§ WHAT TO WORK ON:
1. Reproduce the part of the forum thread about the Dell Dimension starting with "## tvc2000 (Feb" and going on through "the same message.".
2. Translate this sentence from the forum thread about the Dell Dimension into Spanish: "Without any hard disk connected, you should be able to access the BIOS and see it on the screen."

§ PASSAGE:
# rebuilding old dell dimension



## tvc2000 (Feb 2, 2008)

I'm installing a new hard drive in my older dell dimension 4600 computer. All components are original to the system except the hard drive. The old hard drive failed and is the reason for the new HD. Computer boots up properly with power to the monitor. no issues there.
Only issue is that the monitor says its in power save mode. press any key to continue. This is white text on a plain black background. I've tried unplugging all power cords, removing and reinstalling the memory but still getting the same message.
the new hard drive is a Western Digital Caviar SE EIDE 130 GB hard drive.

Any help would be appreciated.

Latest...
I connected the computer to a different monitor and found it was giving the same but different message. This message also said that it was not receiving a signal. 

What do i do next?


----------



## thrash50 (Jan 31, 2008)

Try going to dell and downloading graphics driver for your mother board


----------



## JohnWill (Oct 19, 2002)

Without any hard disk connected, you should be able to access the BIOS and see it on the screen. If that doesn't happen, you need to resolve the hardware error. Windows drivers aren't going to make a difference if you don't get a display, because you should get the default VGA resolution if you don't have the drivers. Reseat the video card to start...


----------

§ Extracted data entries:
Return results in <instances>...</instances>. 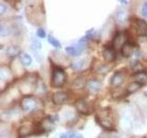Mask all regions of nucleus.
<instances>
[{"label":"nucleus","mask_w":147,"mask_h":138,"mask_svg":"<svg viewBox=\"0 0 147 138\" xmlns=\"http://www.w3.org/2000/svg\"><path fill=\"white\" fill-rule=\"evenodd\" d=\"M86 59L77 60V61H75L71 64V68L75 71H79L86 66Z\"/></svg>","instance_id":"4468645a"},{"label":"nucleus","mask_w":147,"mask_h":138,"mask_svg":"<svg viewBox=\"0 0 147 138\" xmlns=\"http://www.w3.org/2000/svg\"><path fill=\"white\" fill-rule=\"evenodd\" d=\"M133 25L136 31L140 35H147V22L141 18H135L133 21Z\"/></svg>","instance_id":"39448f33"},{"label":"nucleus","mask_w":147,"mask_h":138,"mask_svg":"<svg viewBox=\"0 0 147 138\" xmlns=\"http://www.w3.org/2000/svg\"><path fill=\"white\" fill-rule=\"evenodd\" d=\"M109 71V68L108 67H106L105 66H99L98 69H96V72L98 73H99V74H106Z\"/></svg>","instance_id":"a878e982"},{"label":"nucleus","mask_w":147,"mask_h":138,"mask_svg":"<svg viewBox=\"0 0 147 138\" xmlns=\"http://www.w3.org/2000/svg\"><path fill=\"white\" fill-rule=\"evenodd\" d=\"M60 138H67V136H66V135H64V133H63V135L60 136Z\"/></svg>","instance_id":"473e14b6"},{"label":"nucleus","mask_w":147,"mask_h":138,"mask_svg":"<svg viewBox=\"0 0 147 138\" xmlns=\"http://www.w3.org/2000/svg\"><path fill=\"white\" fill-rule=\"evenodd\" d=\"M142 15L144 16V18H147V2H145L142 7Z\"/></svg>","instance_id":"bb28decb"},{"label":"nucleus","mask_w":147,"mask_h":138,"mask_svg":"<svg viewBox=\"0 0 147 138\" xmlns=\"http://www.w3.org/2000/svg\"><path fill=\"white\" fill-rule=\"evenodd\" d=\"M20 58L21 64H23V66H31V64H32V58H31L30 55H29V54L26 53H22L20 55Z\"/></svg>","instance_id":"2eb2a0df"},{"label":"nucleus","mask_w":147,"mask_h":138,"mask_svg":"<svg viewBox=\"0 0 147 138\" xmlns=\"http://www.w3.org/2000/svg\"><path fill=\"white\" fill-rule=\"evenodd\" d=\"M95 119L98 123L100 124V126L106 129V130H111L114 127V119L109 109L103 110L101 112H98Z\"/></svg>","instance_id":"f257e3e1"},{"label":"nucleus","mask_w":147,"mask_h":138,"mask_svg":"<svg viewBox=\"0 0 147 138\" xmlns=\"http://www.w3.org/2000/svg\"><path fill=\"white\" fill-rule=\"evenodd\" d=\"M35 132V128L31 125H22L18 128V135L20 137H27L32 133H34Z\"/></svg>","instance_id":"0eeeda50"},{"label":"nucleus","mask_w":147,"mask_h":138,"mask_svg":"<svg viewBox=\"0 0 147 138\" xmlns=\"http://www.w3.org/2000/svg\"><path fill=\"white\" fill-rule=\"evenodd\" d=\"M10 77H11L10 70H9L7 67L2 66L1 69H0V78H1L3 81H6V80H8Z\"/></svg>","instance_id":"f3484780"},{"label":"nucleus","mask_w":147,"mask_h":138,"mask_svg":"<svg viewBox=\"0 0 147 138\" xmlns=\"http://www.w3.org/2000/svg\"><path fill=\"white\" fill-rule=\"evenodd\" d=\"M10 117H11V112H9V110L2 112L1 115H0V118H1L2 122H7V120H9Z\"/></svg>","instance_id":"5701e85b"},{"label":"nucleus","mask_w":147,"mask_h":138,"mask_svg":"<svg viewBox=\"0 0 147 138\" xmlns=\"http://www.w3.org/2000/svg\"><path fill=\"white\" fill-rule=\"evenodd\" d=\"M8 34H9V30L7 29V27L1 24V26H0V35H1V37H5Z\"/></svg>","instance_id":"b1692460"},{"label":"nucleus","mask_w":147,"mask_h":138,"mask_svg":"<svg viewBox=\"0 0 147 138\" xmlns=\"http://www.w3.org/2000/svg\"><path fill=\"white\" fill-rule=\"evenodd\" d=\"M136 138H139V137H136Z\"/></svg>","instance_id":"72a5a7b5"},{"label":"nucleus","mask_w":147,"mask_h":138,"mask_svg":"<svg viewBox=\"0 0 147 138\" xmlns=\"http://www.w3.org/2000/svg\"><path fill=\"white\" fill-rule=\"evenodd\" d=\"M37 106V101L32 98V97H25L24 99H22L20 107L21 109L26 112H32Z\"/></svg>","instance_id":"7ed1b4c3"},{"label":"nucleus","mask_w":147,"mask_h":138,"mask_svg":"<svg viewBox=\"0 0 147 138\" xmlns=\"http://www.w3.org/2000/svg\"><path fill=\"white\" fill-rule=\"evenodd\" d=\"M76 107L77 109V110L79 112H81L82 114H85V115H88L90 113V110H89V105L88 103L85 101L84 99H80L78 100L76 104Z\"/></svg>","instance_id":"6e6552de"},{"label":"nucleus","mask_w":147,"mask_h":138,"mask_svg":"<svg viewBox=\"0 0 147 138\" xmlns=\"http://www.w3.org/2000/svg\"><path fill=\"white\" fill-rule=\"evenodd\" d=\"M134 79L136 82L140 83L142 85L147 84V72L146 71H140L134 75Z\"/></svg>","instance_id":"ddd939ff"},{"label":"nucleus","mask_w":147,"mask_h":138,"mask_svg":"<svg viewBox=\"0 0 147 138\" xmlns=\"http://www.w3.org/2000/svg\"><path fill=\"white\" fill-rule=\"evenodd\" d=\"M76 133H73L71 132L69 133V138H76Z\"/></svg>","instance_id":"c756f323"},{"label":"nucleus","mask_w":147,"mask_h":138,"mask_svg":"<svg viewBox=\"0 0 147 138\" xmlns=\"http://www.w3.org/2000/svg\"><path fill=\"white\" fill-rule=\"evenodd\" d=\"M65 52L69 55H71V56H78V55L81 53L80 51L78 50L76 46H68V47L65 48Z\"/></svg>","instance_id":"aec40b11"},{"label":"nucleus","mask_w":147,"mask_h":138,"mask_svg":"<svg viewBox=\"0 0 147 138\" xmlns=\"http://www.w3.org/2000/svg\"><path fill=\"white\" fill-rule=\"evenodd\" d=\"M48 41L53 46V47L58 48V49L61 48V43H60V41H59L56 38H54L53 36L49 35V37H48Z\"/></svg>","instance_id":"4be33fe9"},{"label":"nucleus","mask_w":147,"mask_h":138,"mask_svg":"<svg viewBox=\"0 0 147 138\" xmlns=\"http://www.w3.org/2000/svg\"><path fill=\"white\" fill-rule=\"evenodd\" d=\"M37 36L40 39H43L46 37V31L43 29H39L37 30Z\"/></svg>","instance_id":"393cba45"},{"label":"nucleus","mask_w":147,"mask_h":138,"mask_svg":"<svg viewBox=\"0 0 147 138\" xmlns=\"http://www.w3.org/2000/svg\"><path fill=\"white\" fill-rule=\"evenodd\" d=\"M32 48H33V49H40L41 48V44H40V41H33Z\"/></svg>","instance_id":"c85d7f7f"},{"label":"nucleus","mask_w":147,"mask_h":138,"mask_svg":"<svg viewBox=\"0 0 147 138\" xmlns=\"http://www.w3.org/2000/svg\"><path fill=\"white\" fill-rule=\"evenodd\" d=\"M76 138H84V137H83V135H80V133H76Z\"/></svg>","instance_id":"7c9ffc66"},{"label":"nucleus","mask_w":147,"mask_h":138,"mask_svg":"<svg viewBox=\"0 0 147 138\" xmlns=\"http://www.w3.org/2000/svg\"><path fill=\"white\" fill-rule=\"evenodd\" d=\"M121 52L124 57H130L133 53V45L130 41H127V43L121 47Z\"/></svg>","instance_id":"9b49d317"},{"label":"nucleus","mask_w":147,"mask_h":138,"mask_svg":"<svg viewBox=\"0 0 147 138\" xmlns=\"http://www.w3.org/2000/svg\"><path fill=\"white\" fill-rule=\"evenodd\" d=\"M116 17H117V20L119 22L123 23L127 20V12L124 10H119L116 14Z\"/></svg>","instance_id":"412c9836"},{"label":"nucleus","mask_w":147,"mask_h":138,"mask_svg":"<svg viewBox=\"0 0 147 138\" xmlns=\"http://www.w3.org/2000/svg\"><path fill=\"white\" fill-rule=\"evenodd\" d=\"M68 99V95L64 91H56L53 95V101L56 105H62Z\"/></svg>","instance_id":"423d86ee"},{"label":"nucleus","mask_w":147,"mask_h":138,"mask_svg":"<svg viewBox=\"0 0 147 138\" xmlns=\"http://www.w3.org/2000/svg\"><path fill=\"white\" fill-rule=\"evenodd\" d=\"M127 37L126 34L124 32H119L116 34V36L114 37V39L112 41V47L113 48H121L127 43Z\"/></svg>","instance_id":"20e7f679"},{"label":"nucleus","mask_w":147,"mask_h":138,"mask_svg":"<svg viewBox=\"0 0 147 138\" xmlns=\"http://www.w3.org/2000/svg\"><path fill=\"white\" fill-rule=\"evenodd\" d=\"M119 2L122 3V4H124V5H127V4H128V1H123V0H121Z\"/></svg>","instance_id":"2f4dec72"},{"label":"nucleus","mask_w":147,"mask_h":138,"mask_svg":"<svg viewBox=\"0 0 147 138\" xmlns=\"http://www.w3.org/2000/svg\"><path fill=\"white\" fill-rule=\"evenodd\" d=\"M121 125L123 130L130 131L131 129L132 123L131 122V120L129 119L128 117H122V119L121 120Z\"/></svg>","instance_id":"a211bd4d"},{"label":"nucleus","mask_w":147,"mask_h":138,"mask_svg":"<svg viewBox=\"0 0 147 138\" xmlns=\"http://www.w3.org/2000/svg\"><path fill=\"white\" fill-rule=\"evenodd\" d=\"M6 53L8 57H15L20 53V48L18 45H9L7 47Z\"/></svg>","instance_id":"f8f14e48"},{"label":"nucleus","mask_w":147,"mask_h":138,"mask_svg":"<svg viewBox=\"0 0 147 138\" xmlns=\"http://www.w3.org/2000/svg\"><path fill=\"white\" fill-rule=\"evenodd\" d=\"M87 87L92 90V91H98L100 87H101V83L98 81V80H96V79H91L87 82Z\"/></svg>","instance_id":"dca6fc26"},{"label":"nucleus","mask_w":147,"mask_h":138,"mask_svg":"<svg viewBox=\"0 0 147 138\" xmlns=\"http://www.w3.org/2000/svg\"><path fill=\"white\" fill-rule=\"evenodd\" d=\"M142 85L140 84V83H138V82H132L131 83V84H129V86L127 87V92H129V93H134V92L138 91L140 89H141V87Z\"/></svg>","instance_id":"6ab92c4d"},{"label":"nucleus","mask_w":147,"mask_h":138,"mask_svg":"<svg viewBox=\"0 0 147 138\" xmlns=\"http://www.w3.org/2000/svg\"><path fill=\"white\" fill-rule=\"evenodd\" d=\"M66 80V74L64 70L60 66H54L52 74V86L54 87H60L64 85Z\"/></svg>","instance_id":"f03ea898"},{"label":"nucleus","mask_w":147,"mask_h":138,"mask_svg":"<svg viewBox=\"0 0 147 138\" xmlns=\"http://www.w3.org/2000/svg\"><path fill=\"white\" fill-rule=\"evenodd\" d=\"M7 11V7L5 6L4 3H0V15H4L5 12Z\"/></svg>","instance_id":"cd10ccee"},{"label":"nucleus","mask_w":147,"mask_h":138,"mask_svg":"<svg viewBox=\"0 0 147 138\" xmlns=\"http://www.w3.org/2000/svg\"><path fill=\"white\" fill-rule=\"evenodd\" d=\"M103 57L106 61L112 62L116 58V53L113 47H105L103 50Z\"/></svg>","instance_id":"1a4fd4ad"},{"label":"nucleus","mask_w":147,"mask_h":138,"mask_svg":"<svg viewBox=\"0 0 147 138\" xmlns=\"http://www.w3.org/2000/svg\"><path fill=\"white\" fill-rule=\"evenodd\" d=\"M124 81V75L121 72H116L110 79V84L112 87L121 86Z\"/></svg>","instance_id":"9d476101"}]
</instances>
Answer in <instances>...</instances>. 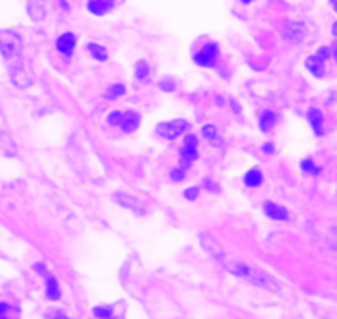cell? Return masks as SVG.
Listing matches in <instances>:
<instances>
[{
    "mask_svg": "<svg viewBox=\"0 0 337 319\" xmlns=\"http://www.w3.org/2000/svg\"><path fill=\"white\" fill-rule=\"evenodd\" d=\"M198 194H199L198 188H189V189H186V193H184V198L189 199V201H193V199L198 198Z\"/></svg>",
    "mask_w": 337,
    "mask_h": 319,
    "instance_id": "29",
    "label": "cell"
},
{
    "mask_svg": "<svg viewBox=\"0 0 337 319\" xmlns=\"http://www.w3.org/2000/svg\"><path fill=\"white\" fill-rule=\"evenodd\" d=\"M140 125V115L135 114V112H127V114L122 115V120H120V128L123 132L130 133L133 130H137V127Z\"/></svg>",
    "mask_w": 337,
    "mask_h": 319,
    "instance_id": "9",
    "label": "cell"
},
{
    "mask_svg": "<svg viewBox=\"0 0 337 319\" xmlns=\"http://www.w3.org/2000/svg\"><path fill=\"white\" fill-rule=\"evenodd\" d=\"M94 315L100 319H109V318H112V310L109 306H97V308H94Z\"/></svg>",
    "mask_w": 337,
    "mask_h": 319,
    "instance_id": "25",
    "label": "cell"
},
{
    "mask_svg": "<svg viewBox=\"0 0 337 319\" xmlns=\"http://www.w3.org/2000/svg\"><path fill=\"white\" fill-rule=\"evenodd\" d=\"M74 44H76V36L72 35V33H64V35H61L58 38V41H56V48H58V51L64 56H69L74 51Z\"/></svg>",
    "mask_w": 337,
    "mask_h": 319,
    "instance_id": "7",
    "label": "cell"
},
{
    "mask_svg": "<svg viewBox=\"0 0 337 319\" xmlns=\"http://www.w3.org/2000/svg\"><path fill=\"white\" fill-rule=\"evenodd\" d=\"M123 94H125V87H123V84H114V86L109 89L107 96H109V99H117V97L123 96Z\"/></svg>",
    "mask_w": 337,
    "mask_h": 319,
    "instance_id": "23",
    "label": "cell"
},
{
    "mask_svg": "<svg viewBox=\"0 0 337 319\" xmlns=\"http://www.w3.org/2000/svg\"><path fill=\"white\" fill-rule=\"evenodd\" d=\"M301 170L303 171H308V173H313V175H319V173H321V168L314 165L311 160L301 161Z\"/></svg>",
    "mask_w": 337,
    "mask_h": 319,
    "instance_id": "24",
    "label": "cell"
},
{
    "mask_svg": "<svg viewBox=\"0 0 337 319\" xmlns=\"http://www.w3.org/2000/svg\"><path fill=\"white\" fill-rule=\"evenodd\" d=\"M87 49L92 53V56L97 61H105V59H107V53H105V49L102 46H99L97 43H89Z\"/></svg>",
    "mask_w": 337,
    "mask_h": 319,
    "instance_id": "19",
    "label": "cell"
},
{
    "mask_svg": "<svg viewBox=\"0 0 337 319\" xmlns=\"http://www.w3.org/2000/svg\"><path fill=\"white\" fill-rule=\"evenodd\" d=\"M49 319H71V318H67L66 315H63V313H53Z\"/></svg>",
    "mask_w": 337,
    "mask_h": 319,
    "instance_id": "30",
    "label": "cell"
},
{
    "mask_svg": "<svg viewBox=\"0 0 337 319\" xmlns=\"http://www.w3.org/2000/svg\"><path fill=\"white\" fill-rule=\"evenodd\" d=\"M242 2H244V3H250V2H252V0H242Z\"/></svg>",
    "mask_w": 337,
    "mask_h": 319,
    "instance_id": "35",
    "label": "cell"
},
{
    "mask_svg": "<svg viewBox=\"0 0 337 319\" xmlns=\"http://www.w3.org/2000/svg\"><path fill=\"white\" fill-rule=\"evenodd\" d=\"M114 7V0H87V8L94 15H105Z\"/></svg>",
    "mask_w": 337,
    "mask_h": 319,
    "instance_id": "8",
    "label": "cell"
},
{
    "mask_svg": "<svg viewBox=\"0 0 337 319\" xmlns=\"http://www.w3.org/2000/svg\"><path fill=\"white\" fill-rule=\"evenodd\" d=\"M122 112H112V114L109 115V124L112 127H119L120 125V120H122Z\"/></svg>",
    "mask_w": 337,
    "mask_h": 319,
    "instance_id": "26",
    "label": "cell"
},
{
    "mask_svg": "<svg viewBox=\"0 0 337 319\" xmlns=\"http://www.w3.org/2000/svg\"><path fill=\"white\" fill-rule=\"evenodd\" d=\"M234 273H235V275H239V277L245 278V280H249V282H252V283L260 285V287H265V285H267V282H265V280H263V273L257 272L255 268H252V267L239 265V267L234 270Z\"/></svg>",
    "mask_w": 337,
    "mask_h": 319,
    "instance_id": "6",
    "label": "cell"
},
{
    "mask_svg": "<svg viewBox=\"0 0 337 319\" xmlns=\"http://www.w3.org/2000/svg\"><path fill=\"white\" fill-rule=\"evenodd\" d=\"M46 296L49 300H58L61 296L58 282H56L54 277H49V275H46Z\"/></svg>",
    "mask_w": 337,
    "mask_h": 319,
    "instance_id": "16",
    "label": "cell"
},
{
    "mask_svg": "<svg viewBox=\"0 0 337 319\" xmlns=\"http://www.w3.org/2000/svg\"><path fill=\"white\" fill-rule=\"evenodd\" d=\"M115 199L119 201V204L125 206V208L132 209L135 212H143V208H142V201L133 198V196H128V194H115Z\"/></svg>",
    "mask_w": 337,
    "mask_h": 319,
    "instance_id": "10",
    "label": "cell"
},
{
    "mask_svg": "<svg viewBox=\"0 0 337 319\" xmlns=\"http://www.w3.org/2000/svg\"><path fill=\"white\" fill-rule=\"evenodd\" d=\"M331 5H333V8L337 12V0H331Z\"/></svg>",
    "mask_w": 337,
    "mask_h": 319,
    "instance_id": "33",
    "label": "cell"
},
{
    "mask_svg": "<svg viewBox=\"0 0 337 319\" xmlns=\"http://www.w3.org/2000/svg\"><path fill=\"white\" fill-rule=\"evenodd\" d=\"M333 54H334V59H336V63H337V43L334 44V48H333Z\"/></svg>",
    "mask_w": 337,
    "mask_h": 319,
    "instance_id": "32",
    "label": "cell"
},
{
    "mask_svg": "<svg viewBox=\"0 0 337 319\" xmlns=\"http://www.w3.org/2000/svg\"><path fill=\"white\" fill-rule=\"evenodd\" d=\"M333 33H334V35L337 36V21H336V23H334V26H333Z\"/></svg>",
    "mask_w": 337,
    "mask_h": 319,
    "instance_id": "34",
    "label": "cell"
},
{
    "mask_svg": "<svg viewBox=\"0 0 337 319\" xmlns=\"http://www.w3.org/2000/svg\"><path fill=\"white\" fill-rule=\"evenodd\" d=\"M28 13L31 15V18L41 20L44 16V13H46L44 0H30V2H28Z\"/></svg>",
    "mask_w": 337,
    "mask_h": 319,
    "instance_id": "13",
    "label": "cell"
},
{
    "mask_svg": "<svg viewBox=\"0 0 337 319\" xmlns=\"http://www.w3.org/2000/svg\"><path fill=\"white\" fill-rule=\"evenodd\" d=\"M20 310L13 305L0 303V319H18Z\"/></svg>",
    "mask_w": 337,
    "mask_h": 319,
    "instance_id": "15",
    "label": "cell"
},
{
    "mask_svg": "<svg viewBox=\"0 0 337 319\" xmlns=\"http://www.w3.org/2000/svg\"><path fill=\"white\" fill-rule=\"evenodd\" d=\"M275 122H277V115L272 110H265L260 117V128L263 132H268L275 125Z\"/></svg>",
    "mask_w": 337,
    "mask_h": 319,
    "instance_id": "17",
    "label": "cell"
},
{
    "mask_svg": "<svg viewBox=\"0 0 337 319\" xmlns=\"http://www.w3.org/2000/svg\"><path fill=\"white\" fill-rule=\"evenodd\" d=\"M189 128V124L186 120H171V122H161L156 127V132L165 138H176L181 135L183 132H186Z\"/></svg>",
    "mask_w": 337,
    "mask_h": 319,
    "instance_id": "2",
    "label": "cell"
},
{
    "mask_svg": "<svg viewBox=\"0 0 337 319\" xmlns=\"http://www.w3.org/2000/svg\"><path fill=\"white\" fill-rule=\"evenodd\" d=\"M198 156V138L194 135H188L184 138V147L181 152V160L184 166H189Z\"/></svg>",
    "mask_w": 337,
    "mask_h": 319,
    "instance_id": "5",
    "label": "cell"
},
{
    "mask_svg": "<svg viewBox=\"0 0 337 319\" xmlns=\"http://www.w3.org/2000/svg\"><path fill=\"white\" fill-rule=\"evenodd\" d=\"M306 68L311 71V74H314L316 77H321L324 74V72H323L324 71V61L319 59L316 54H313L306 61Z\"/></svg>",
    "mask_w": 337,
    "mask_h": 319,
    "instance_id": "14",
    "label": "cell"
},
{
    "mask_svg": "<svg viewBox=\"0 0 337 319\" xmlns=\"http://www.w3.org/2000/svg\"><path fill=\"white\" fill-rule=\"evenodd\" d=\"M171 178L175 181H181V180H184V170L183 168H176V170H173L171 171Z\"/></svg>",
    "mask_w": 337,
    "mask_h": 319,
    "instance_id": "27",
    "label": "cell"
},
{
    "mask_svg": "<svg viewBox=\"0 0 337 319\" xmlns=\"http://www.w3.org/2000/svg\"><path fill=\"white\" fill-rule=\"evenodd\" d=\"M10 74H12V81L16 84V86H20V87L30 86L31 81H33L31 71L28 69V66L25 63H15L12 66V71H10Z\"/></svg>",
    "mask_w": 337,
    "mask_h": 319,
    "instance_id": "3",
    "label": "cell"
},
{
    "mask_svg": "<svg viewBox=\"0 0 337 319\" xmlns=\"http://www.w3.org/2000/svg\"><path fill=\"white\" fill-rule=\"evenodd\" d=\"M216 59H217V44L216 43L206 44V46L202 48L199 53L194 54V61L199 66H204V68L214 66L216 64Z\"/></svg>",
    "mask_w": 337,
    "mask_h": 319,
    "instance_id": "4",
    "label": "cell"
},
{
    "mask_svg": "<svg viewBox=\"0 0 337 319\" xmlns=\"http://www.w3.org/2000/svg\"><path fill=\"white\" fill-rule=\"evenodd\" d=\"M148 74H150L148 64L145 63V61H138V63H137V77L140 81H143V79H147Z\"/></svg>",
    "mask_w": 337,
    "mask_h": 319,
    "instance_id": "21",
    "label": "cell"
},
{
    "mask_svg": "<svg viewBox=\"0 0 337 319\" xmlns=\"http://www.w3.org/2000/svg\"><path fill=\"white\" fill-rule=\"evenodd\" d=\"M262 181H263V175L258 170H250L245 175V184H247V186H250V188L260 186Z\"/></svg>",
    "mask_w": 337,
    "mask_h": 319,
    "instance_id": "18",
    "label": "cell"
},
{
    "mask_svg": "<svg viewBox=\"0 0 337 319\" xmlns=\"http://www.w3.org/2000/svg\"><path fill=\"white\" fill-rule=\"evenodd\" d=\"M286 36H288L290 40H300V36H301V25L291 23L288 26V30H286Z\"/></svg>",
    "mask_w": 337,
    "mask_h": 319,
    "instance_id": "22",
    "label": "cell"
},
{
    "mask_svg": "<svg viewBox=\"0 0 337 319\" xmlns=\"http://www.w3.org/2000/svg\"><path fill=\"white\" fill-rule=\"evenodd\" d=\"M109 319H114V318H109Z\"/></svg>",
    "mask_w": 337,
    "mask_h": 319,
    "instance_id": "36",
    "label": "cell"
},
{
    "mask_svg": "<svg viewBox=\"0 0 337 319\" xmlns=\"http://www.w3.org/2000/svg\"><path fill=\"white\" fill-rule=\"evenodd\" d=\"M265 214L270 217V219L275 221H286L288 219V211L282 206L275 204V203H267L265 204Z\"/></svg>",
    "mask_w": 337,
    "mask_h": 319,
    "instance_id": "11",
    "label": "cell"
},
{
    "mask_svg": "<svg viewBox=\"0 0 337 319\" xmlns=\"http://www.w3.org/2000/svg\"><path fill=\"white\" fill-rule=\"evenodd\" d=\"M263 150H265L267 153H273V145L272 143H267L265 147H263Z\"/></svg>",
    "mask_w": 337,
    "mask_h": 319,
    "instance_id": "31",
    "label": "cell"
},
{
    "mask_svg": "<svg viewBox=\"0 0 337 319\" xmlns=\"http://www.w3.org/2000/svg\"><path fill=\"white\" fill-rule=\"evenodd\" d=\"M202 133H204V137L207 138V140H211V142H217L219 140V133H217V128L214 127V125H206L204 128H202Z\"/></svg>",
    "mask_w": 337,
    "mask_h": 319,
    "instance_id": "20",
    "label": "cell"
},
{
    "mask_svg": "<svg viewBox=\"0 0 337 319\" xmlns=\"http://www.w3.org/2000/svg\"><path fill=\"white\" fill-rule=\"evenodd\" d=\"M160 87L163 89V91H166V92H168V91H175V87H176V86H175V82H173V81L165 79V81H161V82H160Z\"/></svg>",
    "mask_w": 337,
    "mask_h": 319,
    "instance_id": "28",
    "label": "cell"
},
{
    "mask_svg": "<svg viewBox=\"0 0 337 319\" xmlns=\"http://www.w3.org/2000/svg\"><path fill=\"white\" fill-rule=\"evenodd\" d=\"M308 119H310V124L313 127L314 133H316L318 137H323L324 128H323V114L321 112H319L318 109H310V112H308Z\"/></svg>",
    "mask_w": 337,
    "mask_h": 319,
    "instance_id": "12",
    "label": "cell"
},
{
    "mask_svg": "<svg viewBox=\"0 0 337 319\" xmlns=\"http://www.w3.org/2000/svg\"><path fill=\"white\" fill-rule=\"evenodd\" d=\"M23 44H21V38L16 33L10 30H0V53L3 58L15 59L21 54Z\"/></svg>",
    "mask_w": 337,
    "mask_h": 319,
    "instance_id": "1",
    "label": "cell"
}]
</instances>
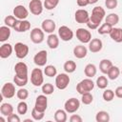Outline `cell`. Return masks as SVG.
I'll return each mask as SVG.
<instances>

§ WORKED SOLUTIONS:
1.
## tvc2000 (Feb 2, 2008)

I'm installing a new hard drive in my older dell dimension 4600 computer. All components are original to the system except the hard drive. The old hard drive failed and is the reason for the new HD. Computer boots up properly with power to the monitor. no issues there.
Only issue is that the monitor says its in power save mode. press any key to continue. This is white text on a plain black background. I've tried unplugging all power cords, removing and reinstalling the memory but still getting the same message.

2. Sin ningún disco duro conectado, deberías poder acceder a la BIOS y verla en la pantalla.